Stated exercise 1: In the polynomial passage, which adjectives describe the polynomial before its formula is given? List them all.

◇ ◇ ◇

Here’s a really really concrete example of that. Suppose we’re back in Math 3, and we’re playing with a fun, ordinary, real-valued polynomial, like, I dunno: \[h:\mathbb{R}^1\rightarrow\mathbb{R}^1\] \[h(x) = (x-2)(x+3)^3\] And suppose we we’re dealing with \(h\) in the abstract, and we have some equation like: \[h(b) = 0\] Is it then true that \(b=0\)??? No!!!! Yeah, the output of \(h\), at some input \(b\), is zero. But that doesn’t mean that its input \(b\) is zero!!! In fact, if \(b=0\), then \(h\)’s output would have to be: \[\begin{align*} h(b) \overset{\text{supposedly}}{=} h(0) &= (0-2)(0+3)^3 \\ &= (-2)(27) \\ &= -54 \\ &\neq 0 \end{align*}\] In truth, if \(h\)’s output is zero, then \(h\)’s input must be either \(+2\) or \(-3\). But not zero.

◇ ◇ ◇

Stated exercise 2: Pick out each line of the rows below that contains the word "window".

Available records:
◇ ◇ ◇

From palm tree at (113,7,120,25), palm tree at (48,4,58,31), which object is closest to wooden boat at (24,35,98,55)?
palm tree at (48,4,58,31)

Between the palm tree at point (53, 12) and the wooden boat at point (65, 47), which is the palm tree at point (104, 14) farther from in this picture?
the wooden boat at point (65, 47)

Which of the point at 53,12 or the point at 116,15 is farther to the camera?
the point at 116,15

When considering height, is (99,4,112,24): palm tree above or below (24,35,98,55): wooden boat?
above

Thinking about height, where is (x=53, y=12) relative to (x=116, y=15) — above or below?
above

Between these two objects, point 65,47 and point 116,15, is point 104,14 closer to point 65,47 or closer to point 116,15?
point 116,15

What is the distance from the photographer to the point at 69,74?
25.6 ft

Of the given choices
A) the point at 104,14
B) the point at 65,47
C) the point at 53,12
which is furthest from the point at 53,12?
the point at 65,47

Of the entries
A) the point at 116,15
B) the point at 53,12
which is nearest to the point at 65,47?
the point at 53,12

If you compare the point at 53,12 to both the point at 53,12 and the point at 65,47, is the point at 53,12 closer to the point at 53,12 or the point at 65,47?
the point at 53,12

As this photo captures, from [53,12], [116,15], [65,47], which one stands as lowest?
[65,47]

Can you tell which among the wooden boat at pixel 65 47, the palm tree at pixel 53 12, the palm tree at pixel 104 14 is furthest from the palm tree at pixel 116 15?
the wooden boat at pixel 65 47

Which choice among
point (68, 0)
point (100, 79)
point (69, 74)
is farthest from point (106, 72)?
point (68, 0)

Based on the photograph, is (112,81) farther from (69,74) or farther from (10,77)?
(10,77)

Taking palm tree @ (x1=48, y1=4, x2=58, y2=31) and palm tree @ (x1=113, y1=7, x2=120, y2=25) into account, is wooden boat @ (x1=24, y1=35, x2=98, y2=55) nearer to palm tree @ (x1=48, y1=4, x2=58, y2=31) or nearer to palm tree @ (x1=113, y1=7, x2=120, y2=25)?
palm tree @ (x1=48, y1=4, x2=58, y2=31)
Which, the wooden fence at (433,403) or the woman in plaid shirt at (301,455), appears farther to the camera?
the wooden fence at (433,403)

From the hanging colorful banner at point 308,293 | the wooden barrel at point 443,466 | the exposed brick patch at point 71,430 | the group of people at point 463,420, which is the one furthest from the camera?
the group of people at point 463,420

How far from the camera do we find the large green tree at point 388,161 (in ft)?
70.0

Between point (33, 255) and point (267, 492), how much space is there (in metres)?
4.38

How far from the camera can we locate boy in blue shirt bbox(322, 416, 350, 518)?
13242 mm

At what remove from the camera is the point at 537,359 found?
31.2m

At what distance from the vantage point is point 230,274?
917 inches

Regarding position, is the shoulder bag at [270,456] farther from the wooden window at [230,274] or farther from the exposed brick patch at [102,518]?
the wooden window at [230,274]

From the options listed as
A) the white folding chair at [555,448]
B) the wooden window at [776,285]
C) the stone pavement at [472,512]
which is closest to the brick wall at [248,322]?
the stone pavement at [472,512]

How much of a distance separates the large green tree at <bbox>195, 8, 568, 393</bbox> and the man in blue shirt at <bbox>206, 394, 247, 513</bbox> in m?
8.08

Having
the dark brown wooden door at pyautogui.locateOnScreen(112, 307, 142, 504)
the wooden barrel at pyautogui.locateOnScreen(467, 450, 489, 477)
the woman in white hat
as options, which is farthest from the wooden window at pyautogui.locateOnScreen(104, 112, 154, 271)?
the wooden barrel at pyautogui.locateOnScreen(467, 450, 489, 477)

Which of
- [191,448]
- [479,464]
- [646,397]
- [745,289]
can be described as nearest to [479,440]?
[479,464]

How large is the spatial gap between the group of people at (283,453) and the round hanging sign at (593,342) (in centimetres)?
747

◇ ◇ ◇

Task output 1: fun, ordinary, real-valued

Task output 2:
Regarding position, is the shoulder bag at [270,456] farther from the wooden window at [230,274] or farther from the exposed brick patch at [102,518]?
the wooden window at [230,274]
B) the wooden window at [776,285]
as options, which is farthest from the wooden window at pyautogui.locateOnScreen(104, 112, 154, 271)?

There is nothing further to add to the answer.